Süddeutsche Zeitung

Türkei:"Sprache bereitet oft grausame Aktionen vor"

Der türkische Präsident Erdoğan spricht von "Säuberung", wenn es um Entlassungen und Verhaftungen geht. Sprachwissenschaftler Thomas Niehr erklärt, wie gefährlich diese Wortwahl ist.

Interview von Lars Langenau

SZ.de: Herr Niehr, der türkische Präsident Erdoğan verwendet seit dem gescheiterten Putsch Wörter wie "Säuberung" (türkisch: "temizleme"), "Metastasen ausmerzen" und "Viren". Was für Assoziationen löst das bei Ihnen aus?

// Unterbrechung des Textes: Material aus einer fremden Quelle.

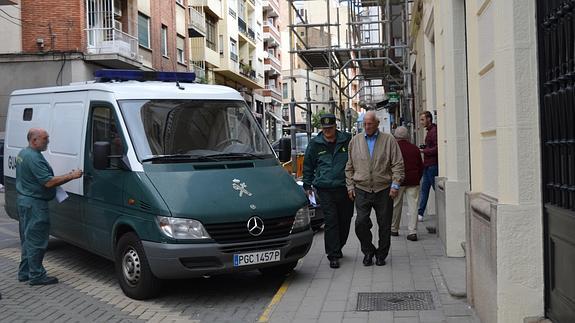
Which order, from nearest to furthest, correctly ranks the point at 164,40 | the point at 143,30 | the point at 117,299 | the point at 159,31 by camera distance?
the point at 117,299 < the point at 143,30 < the point at 159,31 < the point at 164,40

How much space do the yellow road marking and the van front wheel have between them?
1212mm

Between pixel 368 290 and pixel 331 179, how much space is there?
63.2 inches

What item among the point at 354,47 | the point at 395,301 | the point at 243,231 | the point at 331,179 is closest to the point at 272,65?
the point at 354,47

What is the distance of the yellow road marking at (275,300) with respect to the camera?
5685 millimetres

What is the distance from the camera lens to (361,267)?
24.9ft

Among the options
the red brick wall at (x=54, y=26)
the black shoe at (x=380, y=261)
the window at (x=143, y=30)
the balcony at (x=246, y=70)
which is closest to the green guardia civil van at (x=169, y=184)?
the black shoe at (x=380, y=261)

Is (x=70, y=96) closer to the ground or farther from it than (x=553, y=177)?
farther from it

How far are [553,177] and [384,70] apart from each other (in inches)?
784

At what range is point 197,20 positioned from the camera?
37.8 m

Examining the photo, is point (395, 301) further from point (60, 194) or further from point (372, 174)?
point (60, 194)

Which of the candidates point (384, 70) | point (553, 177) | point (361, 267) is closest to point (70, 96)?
point (361, 267)

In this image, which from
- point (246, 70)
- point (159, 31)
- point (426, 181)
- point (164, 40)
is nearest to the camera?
point (426, 181)

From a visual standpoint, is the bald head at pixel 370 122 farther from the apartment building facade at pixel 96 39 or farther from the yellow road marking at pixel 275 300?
the apartment building facade at pixel 96 39

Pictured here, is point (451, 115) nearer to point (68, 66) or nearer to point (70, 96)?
point (70, 96)
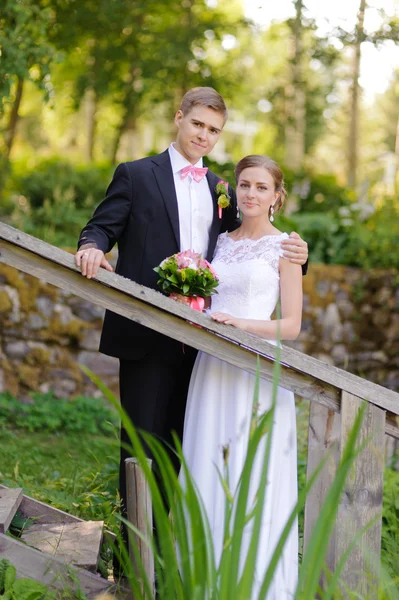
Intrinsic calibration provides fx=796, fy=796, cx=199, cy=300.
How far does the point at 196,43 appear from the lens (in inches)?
415

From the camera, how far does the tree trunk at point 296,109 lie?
1062cm

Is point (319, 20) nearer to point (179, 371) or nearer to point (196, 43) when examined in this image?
point (196, 43)

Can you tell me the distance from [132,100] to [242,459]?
8.99m

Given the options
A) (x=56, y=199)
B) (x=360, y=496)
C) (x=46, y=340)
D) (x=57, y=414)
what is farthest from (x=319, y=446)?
(x=56, y=199)

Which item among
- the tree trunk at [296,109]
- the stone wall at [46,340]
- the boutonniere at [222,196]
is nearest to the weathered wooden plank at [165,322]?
the boutonniere at [222,196]

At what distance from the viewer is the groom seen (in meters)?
3.10

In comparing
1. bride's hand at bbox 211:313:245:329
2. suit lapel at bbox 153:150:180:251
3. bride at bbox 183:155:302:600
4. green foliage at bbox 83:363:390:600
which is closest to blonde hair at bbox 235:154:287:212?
bride at bbox 183:155:302:600

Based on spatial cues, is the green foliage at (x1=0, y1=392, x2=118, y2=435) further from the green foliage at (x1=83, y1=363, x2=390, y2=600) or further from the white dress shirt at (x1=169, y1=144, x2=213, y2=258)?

Thomas Niehr: In diesem Vokabular steckt eine Handlungsaufforderung: Wenn ich von "Säuberung" spreche, dann gehe ich davon aus, dass etwas schmutzig ist. Wenn ich von "Metastasen" spreche, setze ich ein Krebsgeschwür voraus - mithin eine lebensbedrohliche Krankheit. Es wird immer impliziert, dass ich dagegen vorgehen muss.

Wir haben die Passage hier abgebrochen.